The IL&FS Group company’s consolidated revenue for Q3FY26 stood at ₹23.28 crore, compared with ₹10.30 crore in the same quarter last year, marking a 126% year-on-year growth. Excluding a one-time exceptional income of ₹11.44 crore, revenue growth stood at 14.95%, the company said following its board meeting on Thursday.
In the year-ago quarter, NTBCL had reported a loss of ₹238.36 crore, largely due to an impairment charge of ₹232 crore on intangible assets.
Standalone Performance
On a standalone basis, NTBCL reported profit after tax of ₹15.23 crore in Q3FY26, compared with a loss of ₹4.68 crore in the corresponding quarter last year. Standalone revenue also rose 126% year-on-year to ₹23.28 crore, supported primarily by advertising income.
Advertising continued to be the company’s key revenue stream, funding routine operations, safety measures, maintenance work, and statutory payments to the NOIDA Authority. During the nine months ended December 2025, NTBCL shared ₹2.55 crore with the NOIDA Authority from advertising revenue, in line with the concession agreement.
Operations and Maintenance
The company reiterated its commitment to maintaining the DND Flyway, which caters to over 2.5 lakh commuters daily.

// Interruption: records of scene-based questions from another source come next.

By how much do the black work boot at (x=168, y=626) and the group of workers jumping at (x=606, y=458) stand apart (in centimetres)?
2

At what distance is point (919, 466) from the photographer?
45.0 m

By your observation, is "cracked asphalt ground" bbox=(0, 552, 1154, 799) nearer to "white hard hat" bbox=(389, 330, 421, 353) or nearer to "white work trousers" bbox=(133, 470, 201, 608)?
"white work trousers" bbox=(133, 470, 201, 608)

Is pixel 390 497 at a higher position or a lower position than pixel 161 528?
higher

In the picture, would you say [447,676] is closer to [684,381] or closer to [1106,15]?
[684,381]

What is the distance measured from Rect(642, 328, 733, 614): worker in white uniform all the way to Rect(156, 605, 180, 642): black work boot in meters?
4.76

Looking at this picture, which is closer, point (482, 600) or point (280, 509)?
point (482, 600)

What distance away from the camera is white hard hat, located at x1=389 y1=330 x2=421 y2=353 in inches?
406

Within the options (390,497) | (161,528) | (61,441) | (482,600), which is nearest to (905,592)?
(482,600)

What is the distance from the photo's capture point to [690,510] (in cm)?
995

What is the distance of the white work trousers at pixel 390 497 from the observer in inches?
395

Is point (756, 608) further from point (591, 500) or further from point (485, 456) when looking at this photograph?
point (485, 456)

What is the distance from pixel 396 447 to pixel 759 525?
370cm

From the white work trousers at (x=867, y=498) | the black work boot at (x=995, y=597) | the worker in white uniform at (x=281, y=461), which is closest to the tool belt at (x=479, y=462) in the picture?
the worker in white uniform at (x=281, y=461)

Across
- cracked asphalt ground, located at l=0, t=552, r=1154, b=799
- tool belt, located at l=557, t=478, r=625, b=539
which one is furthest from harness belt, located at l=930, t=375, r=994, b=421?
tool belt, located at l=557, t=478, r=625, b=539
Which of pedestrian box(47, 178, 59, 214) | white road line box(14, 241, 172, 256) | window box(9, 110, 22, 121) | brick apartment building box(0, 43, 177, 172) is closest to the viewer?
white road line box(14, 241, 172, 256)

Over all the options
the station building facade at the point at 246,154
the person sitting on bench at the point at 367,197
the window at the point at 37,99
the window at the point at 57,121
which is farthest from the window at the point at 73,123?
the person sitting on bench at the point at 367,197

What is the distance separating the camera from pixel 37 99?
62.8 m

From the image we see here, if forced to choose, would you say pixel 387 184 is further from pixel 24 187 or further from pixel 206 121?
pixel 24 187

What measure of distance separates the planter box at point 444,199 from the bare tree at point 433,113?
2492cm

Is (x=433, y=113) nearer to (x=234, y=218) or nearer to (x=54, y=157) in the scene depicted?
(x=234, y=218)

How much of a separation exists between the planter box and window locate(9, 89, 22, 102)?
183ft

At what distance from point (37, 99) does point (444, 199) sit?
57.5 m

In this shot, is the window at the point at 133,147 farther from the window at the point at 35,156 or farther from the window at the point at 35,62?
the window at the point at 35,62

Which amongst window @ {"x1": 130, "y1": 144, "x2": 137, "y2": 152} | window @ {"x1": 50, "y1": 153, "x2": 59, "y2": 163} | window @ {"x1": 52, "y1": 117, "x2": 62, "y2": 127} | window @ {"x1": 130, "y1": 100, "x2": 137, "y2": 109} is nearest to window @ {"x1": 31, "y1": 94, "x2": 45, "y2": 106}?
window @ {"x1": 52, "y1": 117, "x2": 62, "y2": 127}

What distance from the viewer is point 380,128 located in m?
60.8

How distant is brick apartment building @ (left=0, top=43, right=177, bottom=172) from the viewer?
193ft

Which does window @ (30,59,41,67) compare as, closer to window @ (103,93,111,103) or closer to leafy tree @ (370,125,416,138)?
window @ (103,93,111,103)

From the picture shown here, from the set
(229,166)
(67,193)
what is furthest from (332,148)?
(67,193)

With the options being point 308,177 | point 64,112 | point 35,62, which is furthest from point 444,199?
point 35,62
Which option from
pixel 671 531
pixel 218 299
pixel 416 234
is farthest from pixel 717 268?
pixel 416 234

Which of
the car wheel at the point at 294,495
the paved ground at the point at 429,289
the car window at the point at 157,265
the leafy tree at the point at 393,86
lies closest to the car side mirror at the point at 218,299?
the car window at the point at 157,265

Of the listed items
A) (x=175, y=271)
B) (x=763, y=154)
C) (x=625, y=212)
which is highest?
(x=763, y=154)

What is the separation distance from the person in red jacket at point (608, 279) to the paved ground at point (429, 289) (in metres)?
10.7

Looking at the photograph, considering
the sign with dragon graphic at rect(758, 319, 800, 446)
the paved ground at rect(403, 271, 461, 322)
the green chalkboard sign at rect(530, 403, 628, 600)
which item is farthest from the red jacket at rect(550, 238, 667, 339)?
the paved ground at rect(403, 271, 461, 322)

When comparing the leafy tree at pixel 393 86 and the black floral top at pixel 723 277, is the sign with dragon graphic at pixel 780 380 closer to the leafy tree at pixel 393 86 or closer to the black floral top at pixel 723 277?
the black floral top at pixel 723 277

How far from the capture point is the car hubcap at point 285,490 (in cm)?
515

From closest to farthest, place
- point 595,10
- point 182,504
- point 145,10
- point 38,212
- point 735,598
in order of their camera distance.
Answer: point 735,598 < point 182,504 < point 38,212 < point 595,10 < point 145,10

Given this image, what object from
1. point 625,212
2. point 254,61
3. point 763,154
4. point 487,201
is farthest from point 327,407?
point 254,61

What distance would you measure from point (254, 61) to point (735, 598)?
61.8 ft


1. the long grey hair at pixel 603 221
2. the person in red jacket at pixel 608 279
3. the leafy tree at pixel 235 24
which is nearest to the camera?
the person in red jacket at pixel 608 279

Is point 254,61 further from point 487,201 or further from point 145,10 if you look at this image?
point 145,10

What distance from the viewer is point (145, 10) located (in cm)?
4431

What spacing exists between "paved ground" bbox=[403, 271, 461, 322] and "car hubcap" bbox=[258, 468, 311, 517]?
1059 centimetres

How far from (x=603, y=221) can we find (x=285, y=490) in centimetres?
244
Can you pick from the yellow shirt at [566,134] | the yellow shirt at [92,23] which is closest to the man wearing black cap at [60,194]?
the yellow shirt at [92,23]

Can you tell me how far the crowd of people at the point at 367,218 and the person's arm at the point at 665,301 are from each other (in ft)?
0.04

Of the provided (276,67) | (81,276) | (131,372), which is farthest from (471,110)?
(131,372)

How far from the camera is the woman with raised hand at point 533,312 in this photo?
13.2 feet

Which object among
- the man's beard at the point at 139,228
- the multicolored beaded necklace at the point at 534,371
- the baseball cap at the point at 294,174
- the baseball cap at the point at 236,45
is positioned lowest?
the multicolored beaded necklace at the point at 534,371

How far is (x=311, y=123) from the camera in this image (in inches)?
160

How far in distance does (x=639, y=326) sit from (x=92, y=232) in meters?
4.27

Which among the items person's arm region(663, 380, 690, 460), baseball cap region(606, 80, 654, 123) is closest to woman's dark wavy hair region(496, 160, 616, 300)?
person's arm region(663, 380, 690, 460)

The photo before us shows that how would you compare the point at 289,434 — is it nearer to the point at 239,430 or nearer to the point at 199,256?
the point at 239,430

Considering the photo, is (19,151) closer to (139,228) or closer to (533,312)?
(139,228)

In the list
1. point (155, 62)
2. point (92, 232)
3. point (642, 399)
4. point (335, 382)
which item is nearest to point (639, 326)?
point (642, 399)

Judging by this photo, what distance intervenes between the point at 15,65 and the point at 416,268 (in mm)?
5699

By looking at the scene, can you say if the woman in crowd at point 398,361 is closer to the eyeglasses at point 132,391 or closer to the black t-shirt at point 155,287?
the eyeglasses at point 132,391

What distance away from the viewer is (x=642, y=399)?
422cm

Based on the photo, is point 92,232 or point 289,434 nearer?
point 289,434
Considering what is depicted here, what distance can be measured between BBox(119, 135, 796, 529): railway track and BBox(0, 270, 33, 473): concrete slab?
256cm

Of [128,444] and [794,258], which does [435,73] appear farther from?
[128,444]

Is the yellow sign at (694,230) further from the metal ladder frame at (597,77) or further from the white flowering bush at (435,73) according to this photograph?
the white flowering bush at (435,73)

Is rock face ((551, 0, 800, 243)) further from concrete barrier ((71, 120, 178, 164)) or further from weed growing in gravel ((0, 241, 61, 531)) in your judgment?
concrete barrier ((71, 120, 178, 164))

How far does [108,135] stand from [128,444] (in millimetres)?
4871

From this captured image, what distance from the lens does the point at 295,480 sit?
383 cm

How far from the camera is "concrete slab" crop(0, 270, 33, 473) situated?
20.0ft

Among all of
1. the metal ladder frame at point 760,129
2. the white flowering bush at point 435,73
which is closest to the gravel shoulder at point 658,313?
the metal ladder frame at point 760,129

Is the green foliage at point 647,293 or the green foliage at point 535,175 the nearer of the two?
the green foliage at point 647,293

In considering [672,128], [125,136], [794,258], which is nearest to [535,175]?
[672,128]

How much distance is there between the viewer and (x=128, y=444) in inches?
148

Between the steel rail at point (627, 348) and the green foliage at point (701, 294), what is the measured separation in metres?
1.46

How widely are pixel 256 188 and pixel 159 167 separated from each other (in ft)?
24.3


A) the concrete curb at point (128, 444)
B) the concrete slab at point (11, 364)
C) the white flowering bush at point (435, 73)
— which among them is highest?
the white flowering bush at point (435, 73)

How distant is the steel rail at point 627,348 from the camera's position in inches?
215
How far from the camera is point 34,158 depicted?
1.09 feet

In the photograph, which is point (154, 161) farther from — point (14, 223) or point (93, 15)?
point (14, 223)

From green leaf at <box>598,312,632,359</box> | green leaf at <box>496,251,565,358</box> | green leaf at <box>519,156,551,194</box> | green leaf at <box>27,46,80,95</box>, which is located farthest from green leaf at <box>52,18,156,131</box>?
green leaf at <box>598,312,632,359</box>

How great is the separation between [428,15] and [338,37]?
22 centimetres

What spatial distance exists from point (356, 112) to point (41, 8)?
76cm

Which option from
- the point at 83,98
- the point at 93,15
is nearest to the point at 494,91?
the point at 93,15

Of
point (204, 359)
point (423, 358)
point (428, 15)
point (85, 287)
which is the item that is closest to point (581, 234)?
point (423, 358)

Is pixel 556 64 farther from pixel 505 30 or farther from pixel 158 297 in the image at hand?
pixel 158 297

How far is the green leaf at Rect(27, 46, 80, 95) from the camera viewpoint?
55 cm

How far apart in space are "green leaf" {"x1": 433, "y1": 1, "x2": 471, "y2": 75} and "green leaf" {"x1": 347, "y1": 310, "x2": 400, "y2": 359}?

During the period, NTBCL undertook multiple repair works including bituminous concrete, SDBC works, micro-surfacing, and other carriageway repairs.
As part of the second phase of its upgradation programme, NTBCL awarded contracts and commenced preparatory activities in October 2025. However, GRAP-IV restrictions led to a delay of nearly five weeks, pushing execution timelines into December.
Subject to the lifting of restrictions, the company expects the upgradation work to be completed within approximately five weeks, extending the timeline to March 2026.
The Board was also informed about the appointment of an external consultant to conduct a comprehensive assessment of long-term operating and maintenance requirements of the Flyway.
Legal Update on Advertising Revenue
The Board took note of the continuation of interim relief granted by the Delhi High Court, which has restrained the NOIDA Authority from taking coercive action against NTBCL in connection with its demand to halt advertisement displays and recover over ₹100 crore in alleged licence fees.
The matter, last heard on January 16, 2026, is now listed for hearing on April 27, 2026. NTBCL reiterated that advertising revenue remains lawful and essential following the suspension of toll collection in 2016.
The company reaffirmed its commitment to protecting the interests of over 60,000 retail shareholders, who together hold nearly 70% of its equity, while maintaining transparency and regulatory compliance.